What to work on: Return the lines of the data below starting at the one holding "estimating block proportion from drilling" and ending at the one holding "Метчик М 5,0х0,5", word for word, leaving every picture out.

Supplied data:

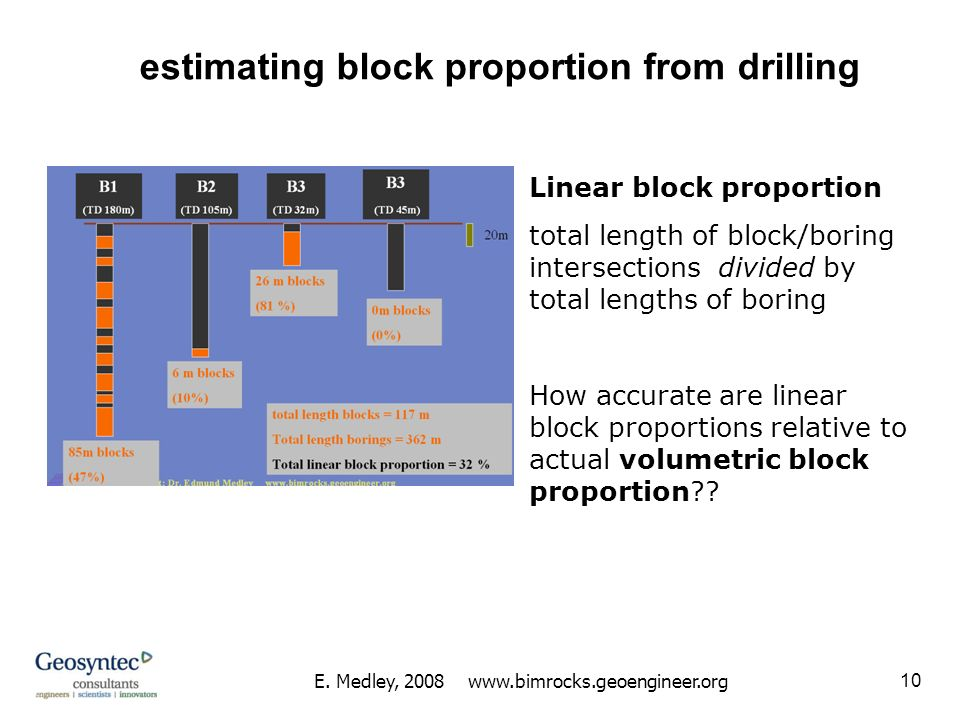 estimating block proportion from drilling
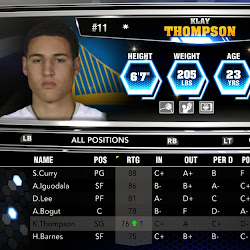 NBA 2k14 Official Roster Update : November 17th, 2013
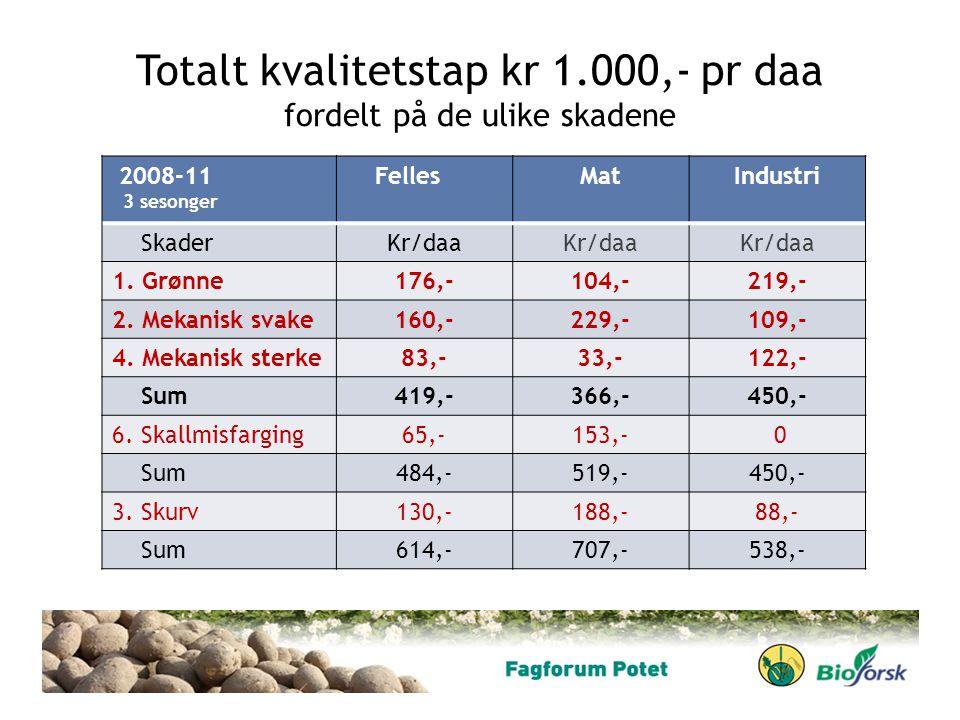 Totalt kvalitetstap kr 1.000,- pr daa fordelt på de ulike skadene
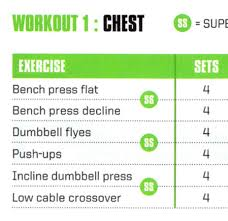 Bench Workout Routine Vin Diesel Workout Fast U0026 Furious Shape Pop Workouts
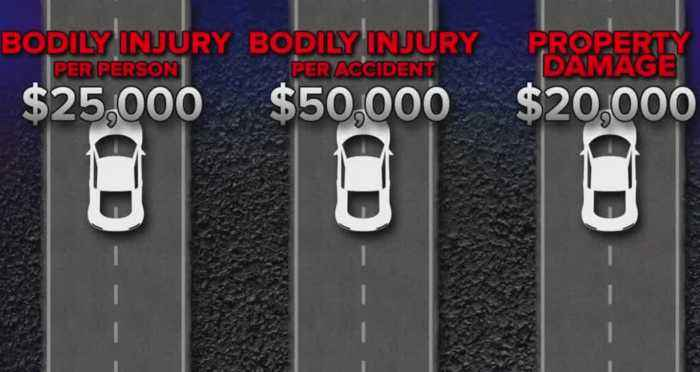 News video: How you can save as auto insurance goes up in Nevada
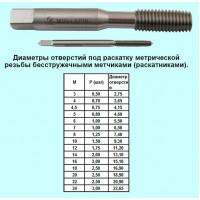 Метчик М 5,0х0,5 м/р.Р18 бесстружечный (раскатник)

* * *

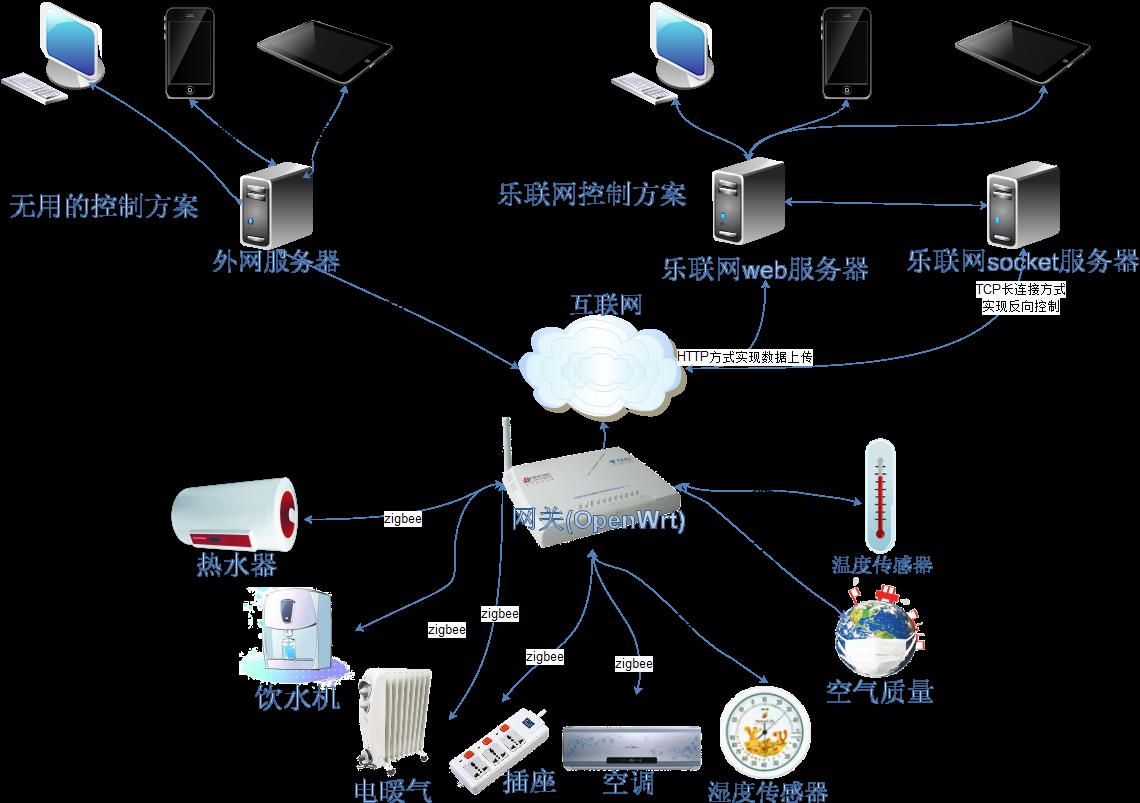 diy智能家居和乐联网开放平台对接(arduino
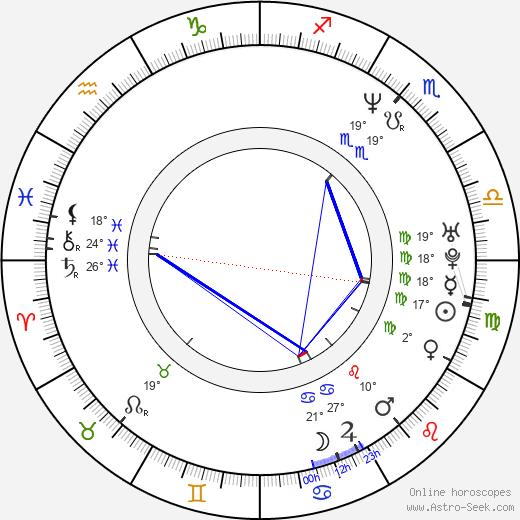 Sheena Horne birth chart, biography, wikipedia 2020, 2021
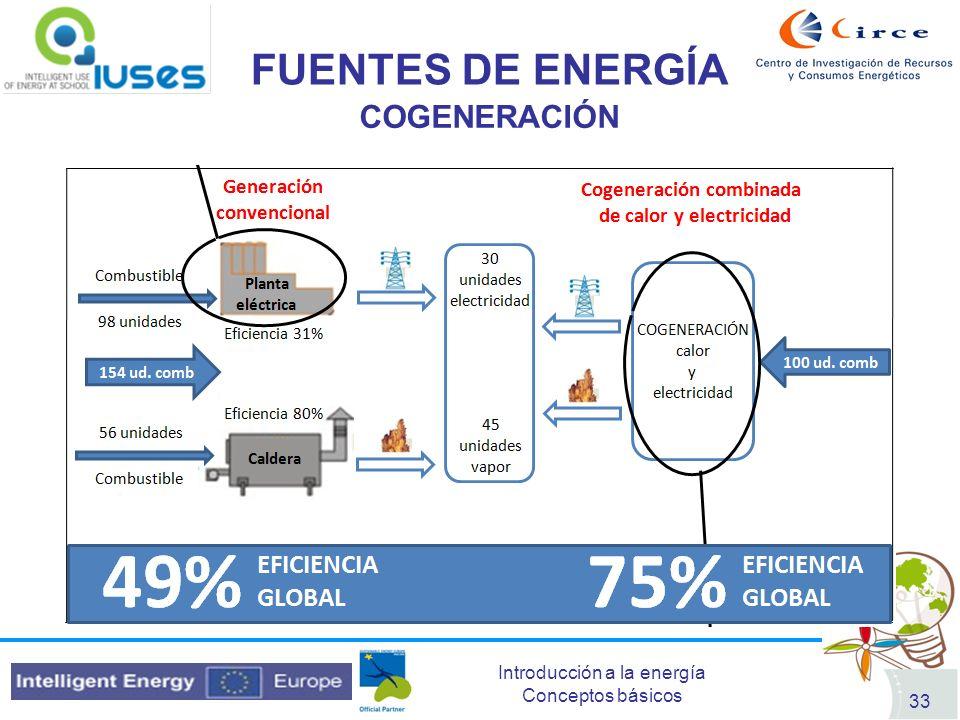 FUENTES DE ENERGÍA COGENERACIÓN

Problem solution:
 estimating block proportion from drilling
 NBA 2k14 Official Roster Update : November 17th, 2013
 Totalt kvalitetstap kr 1.000,- pr daa fordelt på de ulike skadene
 Bench Workout Routine Vin Diesel Workout Fast U0026 Furious Shape Pop Workouts
 News video: How you can save as auto insurance goes up in Nevada
 Метчик М 5,0х0,5 м/р.Р18 бесстружечный (раскатник)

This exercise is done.